Copy out all of the data exactly as it appears.

◆ The data ◆
-=-=-
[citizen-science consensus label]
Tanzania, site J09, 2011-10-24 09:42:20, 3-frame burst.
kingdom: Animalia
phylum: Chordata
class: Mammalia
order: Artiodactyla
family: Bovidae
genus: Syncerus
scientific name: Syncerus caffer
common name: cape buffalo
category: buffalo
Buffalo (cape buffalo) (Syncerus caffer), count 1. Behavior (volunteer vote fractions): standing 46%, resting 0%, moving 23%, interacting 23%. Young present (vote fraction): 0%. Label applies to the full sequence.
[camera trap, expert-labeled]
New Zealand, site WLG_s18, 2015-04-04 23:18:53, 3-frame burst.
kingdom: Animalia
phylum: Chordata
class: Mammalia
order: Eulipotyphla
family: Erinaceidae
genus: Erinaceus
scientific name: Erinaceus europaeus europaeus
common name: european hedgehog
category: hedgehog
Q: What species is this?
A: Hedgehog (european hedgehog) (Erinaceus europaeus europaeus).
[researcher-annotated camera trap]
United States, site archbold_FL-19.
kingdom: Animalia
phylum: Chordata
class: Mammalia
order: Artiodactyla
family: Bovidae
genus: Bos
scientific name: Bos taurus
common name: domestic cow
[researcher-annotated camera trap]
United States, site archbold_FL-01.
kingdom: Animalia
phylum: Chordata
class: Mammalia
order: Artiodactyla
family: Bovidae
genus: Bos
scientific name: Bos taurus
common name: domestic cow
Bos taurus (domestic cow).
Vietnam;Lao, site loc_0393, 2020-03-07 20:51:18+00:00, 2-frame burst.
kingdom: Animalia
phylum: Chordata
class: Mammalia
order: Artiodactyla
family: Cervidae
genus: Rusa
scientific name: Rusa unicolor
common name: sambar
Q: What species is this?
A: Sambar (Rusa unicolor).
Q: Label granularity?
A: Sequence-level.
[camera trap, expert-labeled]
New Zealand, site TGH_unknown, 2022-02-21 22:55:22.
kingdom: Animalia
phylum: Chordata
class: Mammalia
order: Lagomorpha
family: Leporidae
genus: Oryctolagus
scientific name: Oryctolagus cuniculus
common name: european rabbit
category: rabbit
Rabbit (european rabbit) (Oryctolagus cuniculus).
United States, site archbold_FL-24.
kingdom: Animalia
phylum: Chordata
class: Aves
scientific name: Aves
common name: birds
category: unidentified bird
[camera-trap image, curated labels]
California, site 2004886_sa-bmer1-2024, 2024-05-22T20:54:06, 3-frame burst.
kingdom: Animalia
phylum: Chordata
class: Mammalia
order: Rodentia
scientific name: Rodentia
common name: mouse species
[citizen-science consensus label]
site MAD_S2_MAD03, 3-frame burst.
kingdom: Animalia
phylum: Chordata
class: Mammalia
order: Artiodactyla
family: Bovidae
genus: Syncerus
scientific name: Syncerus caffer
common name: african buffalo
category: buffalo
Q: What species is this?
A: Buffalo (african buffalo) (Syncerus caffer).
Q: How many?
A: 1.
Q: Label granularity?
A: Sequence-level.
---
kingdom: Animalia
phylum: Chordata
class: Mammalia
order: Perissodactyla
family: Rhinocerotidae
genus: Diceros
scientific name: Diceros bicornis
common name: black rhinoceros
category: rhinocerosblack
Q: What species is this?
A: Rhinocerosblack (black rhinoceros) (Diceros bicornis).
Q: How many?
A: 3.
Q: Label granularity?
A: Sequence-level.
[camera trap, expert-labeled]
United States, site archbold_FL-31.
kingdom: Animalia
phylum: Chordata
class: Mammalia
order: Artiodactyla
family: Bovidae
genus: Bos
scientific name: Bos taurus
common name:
-=-=-
◆ Solution to this task ◆
[citizen-science consensus label]
Tanzania, site J09, 2011-10-24 09:42:20, 3-frame burst.
kingdom: Animalia
phylum: Chordata
class: Mammalia
order: Artiodactyla
family: Bovidae
genus: Syncerus
scientific name: Syncerus caffer
common name: cape buffalo
category: buffalo
Buffalo (cape buffalo) (Syncerus caffer), count 1. Behavior (volunteer vote fractions): standing 46%, resting 0%, moving 23%, interacting 23%. Young present (vote fraction): 0%. Label applies to the full sequence.
[camera trap, expert-labeled]
New Zealand, site WLG_s18, 2015-04-04 23:18:53, 3-frame burst.
kingdom: Animalia
phylum: Chordata
class: Mammalia
order: Eulipotyphla
family: Erinaceidae
genus: Erinaceus
scientific name: Erinaceus europaeus europaeus
common name: european hedgehog
category: hedgehog
Q: What species is this?
A: Hedgehog (european hedgehog) (Erinaceus europaeus europaeus).
[researcher-annotated camera trap]
United States, site archbold_FL-19.
kingdom: Animalia
phylum: Chordata
class: Mammalia
order: Artiodactyla
family: Bovidae
genus: Bos
scientific name: Bos taurus
common name: domestic cow
[researcher-annotated camera trap]
United States, site archbold_FL-01.
kingdom: Animalia
phylum: Chordata
class: Mammalia
order: Artiodactyla
family: Bovidae
genus: Bos
scientific name: Bos taurus
common name: domestic cow
Bos taurus (domestic cow).
Vietnam;Lao, site loc_0393, 2020-03-07 20:51:18+00:00, 2-frame burst.
kingdom: Animalia
phylum: Chordata
class: Mammalia
order: Artiodactyla
family: Cervidae
genus: Rusa
scientific name: Rusa unicolor
common name: sambar
Q: What species is this?
A: Sambar (Rusa unicolor).
Q: Label granularity?
A: Sequence-level.
[camera trap, expert-labeled]
New Zealand, site TGH_unknown, 2022-02-21 22:55:22.
kingdom: Animalia
phylum: Chordata
class: Mammalia
order: Lagomorpha
family: Leporidae
genus: Oryctolagus
scientific name: Oryctolagus cuniculus
common name: european rabbit
category: rabbit
Rabbit (european rabbit) (Oryctolagus cuniculus).
United States, site archbold_FL-24.
kingdom: Animalia
phylum: Chordata
class: Aves
scientific name: Aves
common name: birds
category: unidentified bird
[camera-trap image, curated labels]
California, site 2004886_sa-bmer1-2024, 2024-05-22T20:54:06, 3-frame burst.
kingdom: Animalia
phylum: Chordata
class: Mammalia
order: Rodentia
scientific name: Rodentia
common name: mouse species
[citizen-science consensus label]
site MAD_S2_MAD03, 3-frame burst.
kingdom: Animalia
phylum: Chordata
class: Mammalia
order: Artiodactyla
family: Bovidae
genus: Syncerus
scientific name: Syncerus caffer
common name: african buffalo
category: buffalo
Q: What species is this?
A: Buffalo (african buffalo) (Syncerus caffer).
Q: How many?
A: 1.
Q: Label granularity?
A: Sequence-level.
---
kingdom: Animalia
phylum: Chordata
class: Mammalia
order: Perissodactyla
family: Rhinocerotidae
genus: Diceros
scientific name: Diceros bicornis
common name: black rhinoceros
category: rhinocerosblack
Q: What species is this?
A: Rhinocerosblack (black rhinoceros) (Diceros bicornis).
Q: How many?
A: 3.
Q: Label granularity?
A: Sequence-level.
[camera trap, expert-labeled]
United States, site archbold_FL-31.
kingdom: Animalia
phylum: Chordata
class: Mammalia
order: Artiodactyla
family: Bovidae
genus: Bos
scientific name: Bos taurus
common name:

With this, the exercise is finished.